Gunmen kill Hazara coal miners in southwest Pakistan

Following the Daesh-claimed attack, members of the Hazara minority in Quetta blocked the western bypass and set fire to tyres to protest against the killings.

A supporter of Hazara Democratic Party holds a sign during a sit-in in front of a police office to protest against a twin bomb attack in Quetta in January 2013.
Reuters Archive

A supporter of Hazara Democratic Party holds a sign during a sit-in in front of a police office to protest against a twin bomb attack in Quetta in January 2013.

Gunmen have opened fire on a group of minority Shia Hazara coal miners after abducting them, killing 11 in southwestern Balochistan province.

Moazzam Ali Jatoi, an official with the Levies Force, which serves as police and paramilitary in the area, said the attack took place early on Saturday near the Machh coal field, about 48 kilometers (30 miles) east of the provincial capital Quetta.

Jatoi said armed men took the coal miners to nearby mountains, where they opened fire on them. He said six of the miners were dead on the spot and five who were critically wounded died on the way to a hospital.

Jatoi said an initial investigation revealed the attackers identified the miners as being from a Shia Hazara community and the gunmen took them away for execution, leaving others unharmed.

Local television footage showed security troops surrounding a desolated mountainous area diverting traffic and guiding ambulances to pick up the bodies.

Security forces were also seen spreading out in the mountains to search for the perpetrators.
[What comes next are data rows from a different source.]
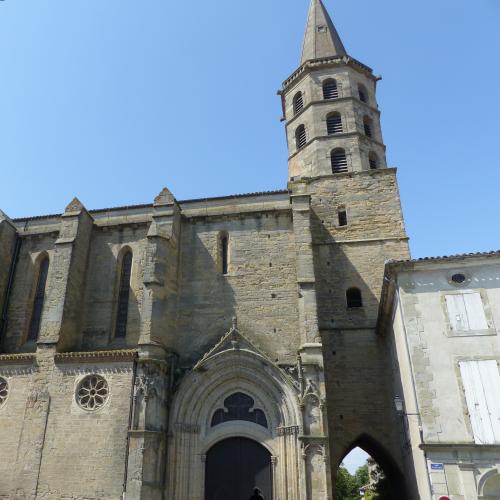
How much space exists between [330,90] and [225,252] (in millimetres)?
10148

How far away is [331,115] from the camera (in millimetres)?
21125

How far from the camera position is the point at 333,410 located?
603 inches

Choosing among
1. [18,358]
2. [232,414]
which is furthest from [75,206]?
[232,414]

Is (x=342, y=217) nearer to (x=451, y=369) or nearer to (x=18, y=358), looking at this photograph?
(x=451, y=369)

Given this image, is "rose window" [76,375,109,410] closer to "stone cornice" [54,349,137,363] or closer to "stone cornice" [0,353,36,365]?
"stone cornice" [54,349,137,363]

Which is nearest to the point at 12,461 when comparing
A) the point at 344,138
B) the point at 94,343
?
the point at 94,343

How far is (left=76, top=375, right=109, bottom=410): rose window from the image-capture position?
45.7 ft

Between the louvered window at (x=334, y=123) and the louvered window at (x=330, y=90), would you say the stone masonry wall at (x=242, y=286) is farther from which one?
the louvered window at (x=330, y=90)

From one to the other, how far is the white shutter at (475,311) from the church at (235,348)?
5cm

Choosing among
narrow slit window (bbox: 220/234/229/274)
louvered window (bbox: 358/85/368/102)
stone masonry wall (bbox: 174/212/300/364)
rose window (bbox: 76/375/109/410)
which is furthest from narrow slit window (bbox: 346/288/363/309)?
louvered window (bbox: 358/85/368/102)

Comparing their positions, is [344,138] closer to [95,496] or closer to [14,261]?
[14,261]

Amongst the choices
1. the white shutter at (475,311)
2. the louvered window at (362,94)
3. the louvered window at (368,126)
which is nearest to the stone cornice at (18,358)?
the white shutter at (475,311)

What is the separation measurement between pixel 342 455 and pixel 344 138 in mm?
12607

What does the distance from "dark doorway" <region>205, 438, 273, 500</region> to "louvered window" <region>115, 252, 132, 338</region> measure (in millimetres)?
5180
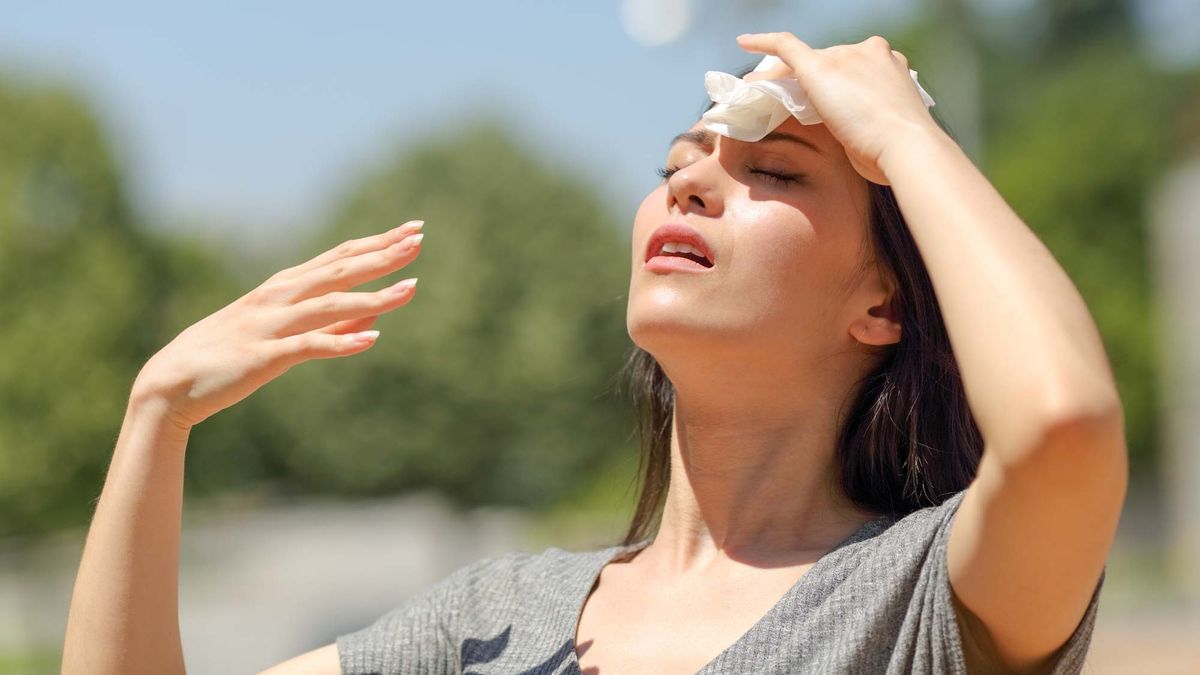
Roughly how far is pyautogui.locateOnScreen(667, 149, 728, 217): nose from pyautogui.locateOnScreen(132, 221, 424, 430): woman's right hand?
478mm

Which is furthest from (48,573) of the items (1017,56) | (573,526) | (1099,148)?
(1017,56)

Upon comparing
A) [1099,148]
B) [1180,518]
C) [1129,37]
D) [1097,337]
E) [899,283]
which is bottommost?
[1097,337]

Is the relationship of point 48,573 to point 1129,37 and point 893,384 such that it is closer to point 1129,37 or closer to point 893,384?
point 893,384

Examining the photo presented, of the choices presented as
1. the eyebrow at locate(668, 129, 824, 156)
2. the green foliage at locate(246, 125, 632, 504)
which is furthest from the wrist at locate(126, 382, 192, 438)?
the green foliage at locate(246, 125, 632, 504)

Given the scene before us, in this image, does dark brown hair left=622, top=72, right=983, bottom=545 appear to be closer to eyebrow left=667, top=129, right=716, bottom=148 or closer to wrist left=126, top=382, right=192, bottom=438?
eyebrow left=667, top=129, right=716, bottom=148

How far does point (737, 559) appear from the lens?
2361mm

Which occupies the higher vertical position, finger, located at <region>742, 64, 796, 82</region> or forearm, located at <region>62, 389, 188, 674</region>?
finger, located at <region>742, 64, 796, 82</region>

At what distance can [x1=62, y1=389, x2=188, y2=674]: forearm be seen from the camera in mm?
2207

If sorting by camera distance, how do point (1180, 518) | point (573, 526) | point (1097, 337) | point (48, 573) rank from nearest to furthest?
point (1097, 337)
point (48, 573)
point (1180, 518)
point (573, 526)

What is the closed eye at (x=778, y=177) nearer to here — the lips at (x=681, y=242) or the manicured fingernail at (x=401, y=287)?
the lips at (x=681, y=242)

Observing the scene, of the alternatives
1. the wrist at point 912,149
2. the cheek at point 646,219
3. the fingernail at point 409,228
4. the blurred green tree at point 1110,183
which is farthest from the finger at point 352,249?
the blurred green tree at point 1110,183

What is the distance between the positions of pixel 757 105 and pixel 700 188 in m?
0.18

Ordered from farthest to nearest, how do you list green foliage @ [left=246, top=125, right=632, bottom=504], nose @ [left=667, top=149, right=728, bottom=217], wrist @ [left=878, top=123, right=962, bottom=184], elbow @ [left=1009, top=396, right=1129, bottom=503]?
green foliage @ [left=246, top=125, right=632, bottom=504], nose @ [left=667, top=149, right=728, bottom=217], wrist @ [left=878, top=123, right=962, bottom=184], elbow @ [left=1009, top=396, right=1129, bottom=503]

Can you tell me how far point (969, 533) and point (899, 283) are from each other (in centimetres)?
73
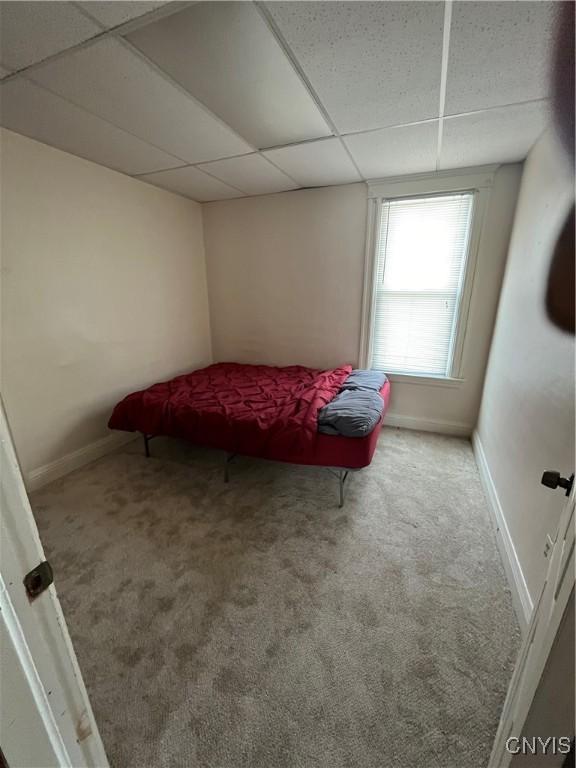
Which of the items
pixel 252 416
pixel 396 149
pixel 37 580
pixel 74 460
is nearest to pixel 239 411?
pixel 252 416

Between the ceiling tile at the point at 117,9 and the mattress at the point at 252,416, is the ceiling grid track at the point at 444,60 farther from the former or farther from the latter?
the mattress at the point at 252,416

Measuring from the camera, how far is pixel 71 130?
1.91 m

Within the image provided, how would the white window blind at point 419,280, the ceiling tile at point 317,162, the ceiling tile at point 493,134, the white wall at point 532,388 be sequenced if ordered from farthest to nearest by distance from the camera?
1. the white window blind at point 419,280
2. the ceiling tile at point 317,162
3. the ceiling tile at point 493,134
4. the white wall at point 532,388

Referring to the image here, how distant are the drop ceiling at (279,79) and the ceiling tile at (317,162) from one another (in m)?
0.02

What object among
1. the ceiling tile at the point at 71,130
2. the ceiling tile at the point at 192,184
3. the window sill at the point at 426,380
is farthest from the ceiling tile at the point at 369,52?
the window sill at the point at 426,380

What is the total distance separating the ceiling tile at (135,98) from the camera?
4.42 ft

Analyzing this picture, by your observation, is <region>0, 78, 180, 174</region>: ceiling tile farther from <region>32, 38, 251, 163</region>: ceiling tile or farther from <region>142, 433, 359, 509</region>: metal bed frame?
<region>142, 433, 359, 509</region>: metal bed frame

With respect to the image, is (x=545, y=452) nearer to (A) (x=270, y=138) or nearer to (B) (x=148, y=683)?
(B) (x=148, y=683)

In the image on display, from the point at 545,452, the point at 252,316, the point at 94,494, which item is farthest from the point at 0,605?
the point at 252,316

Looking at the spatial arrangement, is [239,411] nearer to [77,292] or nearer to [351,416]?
[351,416]

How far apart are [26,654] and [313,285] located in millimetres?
3157

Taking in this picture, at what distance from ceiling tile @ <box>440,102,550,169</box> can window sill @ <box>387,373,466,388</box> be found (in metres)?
1.74

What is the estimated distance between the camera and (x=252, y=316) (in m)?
3.58

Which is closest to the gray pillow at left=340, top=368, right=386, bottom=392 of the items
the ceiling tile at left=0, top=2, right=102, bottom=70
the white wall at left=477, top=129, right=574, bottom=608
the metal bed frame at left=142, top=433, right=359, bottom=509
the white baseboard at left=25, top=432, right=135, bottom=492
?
the metal bed frame at left=142, top=433, right=359, bottom=509
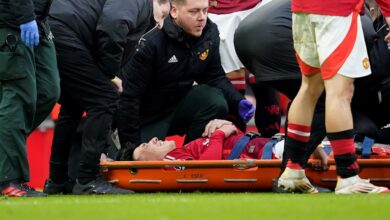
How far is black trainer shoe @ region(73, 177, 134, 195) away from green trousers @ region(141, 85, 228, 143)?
0.98m

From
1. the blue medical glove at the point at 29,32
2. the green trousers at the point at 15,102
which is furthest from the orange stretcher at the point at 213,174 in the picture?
the blue medical glove at the point at 29,32

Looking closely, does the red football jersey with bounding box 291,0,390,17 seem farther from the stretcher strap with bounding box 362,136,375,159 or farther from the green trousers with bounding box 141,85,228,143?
the green trousers with bounding box 141,85,228,143

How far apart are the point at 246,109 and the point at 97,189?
1548 millimetres

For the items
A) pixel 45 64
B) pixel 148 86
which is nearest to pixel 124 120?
pixel 148 86

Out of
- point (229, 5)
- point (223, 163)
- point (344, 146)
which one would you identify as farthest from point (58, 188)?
point (229, 5)

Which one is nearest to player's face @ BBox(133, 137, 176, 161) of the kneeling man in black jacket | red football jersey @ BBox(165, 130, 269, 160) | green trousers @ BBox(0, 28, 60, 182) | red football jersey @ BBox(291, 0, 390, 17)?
red football jersey @ BBox(165, 130, 269, 160)

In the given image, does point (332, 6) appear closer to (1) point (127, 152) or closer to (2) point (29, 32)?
(2) point (29, 32)

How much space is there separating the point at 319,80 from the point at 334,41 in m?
0.37

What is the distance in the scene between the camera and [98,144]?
289 inches

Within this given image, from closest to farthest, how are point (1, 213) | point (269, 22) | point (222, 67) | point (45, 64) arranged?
point (1, 213) → point (45, 64) → point (269, 22) → point (222, 67)

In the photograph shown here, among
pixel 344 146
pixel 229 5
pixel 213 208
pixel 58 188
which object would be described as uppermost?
pixel 229 5

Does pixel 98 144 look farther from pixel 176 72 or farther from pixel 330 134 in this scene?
pixel 330 134

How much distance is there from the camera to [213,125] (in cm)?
774

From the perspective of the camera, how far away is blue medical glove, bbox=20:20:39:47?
659 cm
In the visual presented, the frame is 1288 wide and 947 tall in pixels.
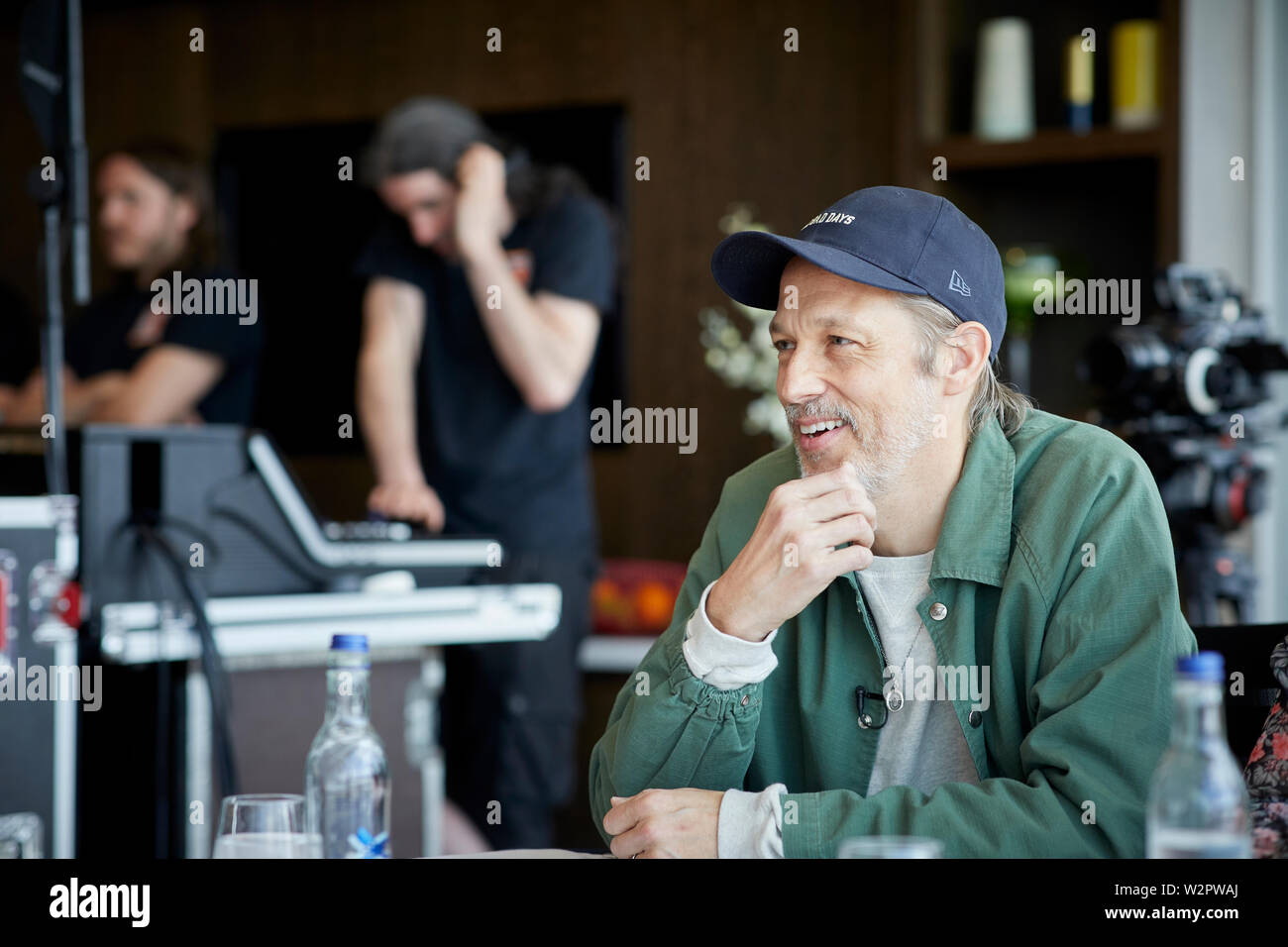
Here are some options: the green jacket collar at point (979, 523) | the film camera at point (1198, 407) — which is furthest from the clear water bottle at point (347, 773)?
the film camera at point (1198, 407)

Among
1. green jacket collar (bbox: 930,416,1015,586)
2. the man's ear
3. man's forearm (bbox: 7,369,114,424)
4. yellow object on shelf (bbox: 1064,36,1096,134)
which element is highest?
yellow object on shelf (bbox: 1064,36,1096,134)

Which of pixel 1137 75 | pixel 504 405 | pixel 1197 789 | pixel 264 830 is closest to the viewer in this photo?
pixel 1197 789

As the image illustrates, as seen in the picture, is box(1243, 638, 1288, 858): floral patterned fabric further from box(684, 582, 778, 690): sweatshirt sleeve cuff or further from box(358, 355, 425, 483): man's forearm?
box(358, 355, 425, 483): man's forearm

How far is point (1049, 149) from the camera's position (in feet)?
12.0

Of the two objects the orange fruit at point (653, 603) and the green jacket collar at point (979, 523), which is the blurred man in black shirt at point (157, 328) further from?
the green jacket collar at point (979, 523)

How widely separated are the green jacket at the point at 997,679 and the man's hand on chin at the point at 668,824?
59 millimetres

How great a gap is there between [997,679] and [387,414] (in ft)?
6.95

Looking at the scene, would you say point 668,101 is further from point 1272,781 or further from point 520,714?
point 1272,781

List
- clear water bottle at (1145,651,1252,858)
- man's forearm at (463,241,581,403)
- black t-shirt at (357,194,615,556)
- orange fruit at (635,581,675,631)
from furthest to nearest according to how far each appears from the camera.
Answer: orange fruit at (635,581,675,631) < black t-shirt at (357,194,615,556) < man's forearm at (463,241,581,403) < clear water bottle at (1145,651,1252,858)

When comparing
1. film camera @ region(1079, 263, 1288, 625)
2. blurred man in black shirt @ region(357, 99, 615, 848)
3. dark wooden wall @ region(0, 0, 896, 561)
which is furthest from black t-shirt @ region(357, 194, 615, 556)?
dark wooden wall @ region(0, 0, 896, 561)

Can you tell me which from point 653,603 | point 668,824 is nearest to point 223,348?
point 653,603

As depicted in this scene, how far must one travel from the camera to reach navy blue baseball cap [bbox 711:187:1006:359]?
49.5 inches

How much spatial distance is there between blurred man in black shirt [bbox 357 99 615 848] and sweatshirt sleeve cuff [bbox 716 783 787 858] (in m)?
1.77

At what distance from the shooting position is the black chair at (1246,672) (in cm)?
124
“The throats of all coal miners have be en slit, after their hands were tied behind their backs and (they were) blind folded,” a security official told Reuters, requesting anonymity as he is not allowed to speak to media.

A video clip making the rounds on WhatsApp groups, apparently shot by a first responder, showed three bodies lying outside the room and the rest inside in pools of blood.

READ MORE: The trouble with being Hazara in Pakistan's Quetta city

Deash claims responsibility

The Daesh terrorist group claimed responsibility for the attack that came after a relative lull in nearly a year of violence against the mainly Shia Hazara minority in the province.

In April, a market suicide bombing killed 18 people, half of whom were Hazaras.

Following Sunday's attack, members of the Hazara minority in Quetta blocked the western bypass and set fire to tyres to protest against the killings.

Baluchistan is the focus of the $60-billion China Pakistan Economic Corridor, a transport and energy link planned between western China and Pakistan’s southern deepwater port of Gwadar.

The province has already been wracked by nationalist militant groups who also have targeted non-Baloch laborers, but they have no history of attacks on the minority Shia community.

Hazaras have been frequently targeted by the Pakistani Taliban and Daesh militants as well as other Sunni Muslim militant groups in both Pakistan and Afghanistan.

The attacks in Afghanistan have been claimed by an affiliate of Daesh.

In 2013, three bombings killed more than 200 people in Hazara neighbourhoods in Quetta.